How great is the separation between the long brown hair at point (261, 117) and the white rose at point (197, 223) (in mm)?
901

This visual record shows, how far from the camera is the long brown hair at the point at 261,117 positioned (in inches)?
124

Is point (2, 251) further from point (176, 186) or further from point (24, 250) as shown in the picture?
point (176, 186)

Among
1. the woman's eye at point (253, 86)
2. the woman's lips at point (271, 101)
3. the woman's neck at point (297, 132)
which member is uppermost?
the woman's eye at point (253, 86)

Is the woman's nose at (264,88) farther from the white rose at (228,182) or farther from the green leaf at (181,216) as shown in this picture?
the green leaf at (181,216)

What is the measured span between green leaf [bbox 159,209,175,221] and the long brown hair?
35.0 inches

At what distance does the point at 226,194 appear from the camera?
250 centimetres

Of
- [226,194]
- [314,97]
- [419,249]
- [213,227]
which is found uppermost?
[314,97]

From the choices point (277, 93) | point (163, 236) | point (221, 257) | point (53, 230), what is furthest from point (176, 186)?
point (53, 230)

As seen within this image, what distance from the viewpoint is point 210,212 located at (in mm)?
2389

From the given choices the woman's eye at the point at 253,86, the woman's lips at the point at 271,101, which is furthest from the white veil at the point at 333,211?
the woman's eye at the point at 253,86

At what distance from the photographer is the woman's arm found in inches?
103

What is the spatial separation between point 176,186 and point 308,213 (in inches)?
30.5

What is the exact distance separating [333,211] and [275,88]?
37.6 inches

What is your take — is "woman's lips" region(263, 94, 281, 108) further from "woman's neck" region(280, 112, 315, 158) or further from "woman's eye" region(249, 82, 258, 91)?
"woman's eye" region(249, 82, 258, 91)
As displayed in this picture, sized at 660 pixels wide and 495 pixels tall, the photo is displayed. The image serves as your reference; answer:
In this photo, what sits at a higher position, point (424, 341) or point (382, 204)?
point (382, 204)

WRITTEN TASK:
Reproduce all of the data above line for line, changing nothing.

SOLUTION TO THE PROBLEM:
How great is the separation between the long brown hair at point (261, 117) and the white rose at point (197, 223) (in mm)?
901

This visual record shows, how far from the camera is the long brown hair at the point at 261,117 positioned (in inches)?
124

Is point (2, 251) further from point (176, 186) or further from point (24, 250) as shown in the picture?
point (176, 186)

Among
1. the woman's eye at point (253, 86)
2. the woman's lips at point (271, 101)
3. the woman's neck at point (297, 132)
which member is uppermost?
the woman's eye at point (253, 86)

Is the woman's nose at (264,88) farther from the white rose at (228,182) or farther from the green leaf at (181,216) as shown in this picture?
the green leaf at (181,216)

What is the measured span between green leaf [bbox 159,209,175,221] and the long brown hair?
35.0 inches

At what distance does the point at 226,194 appear from the camera?
250 centimetres

Of
- [226,194]
- [314,97]
- [419,249]
- [213,227]
which is found uppermost?
[314,97]

From the choices point (277, 93) | point (163, 236) | point (221, 257) | point (53, 230), what is furthest from point (176, 186)?
point (53, 230)

As seen within this image, what distance from the viewpoint is point 210,212 located at (in mm)?
2389

From the given choices the woman's eye at the point at 253,86, the woman's lips at the point at 271,101, which is furthest from the white veil at the point at 333,211?
the woman's eye at the point at 253,86

At what distance from the photographer is the woman's arm found in inches?
103

What is the spatial separation between point 176,186 and point 308,213 (in inches)?
30.5

What is the exact distance separating [333,211] and [275,88]?
37.6 inches

What is your take — is "woman's lips" region(263, 94, 281, 108) further from "woman's neck" region(280, 112, 315, 158) or further from "woman's eye" region(249, 82, 258, 91)?
"woman's eye" region(249, 82, 258, 91)
As displayed in this picture, sized at 660 pixels wide and 495 pixels tall, the photo is displayed. The image serves as your reference; answer:
In this photo, what sits at a higher position, point (424, 341) or point (382, 204)?
point (382, 204)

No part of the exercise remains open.